Ubuntu – How to change the order of execution of services at startup

14.04init.dservicesstartup

I have some services in my init.d folder for e.g. hdfs, zookeeper, elasticsearch, hbase and so on.

Now, I have added all those services to startup by doing the update-rc.d 'service' defaults command. As we know, hbase can't run if hdfs and zookeeper are not started.

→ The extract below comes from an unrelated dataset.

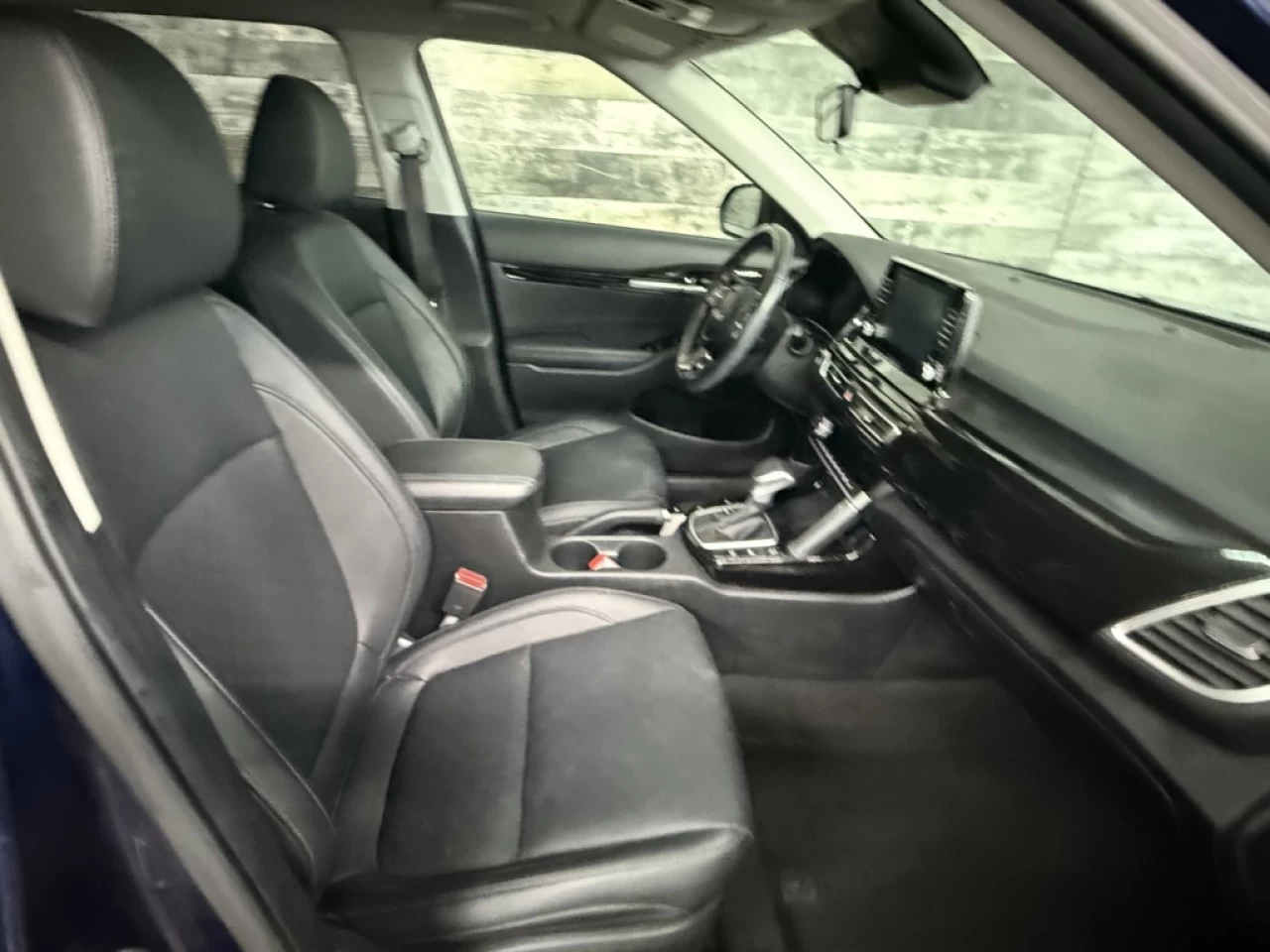 2023 Kia Seltos EX Awd cuir apple carplay Toit **approuvÉe 99,9%** Image principale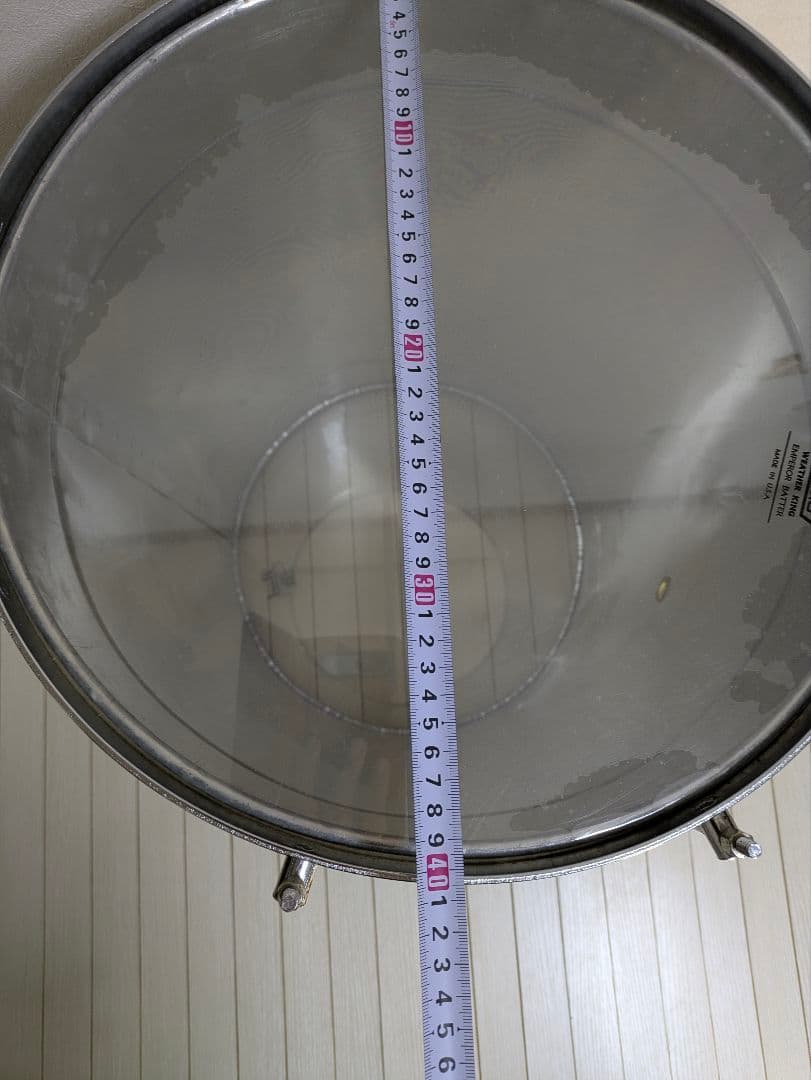 REMO PEARL スルド　16㌅　打楽器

So I want to start hdfs first, then zookeeper and then finally hbase.

how do I do this?

Best Answer

update-rc.d(8) enables or disables services, while the ordering of services is handled by insserv(8), and can be customized by editing the LSB header of the service and setting/adding:

Required-Start: $all

In oldest versions, i can do something like this to determine the order:

update-rc.d myservice start 95 2 3 4 5 . stop 70 0 1 6 .

But after Ubuntu 14, i tried this Ubuntu 16.04 (4.4.0-31-generic):

update-rc.d myservice defaults 95 70

And doesn't work, always creates the order defined in the header:

 sudo find /etc/ -name ???myservice | sort
/etc/rc0.d/K01myservice
/etc/rc1.d/K01myservice
/etc/rc2.d/S03myservice
/etc/rc3.d/S03myservice
/etc/rc4.d/S03myservice
/etc/rc5.d/S03myservice
/etc/rc6.d/K01myservice

Also al try:

update-rc.d myservice defaults any_text_wath_you_want lalala

Ands seems like ignores all the text after "defaults". I donĀ“t know wath it do when my installation order, I do not think that orders previously installed services.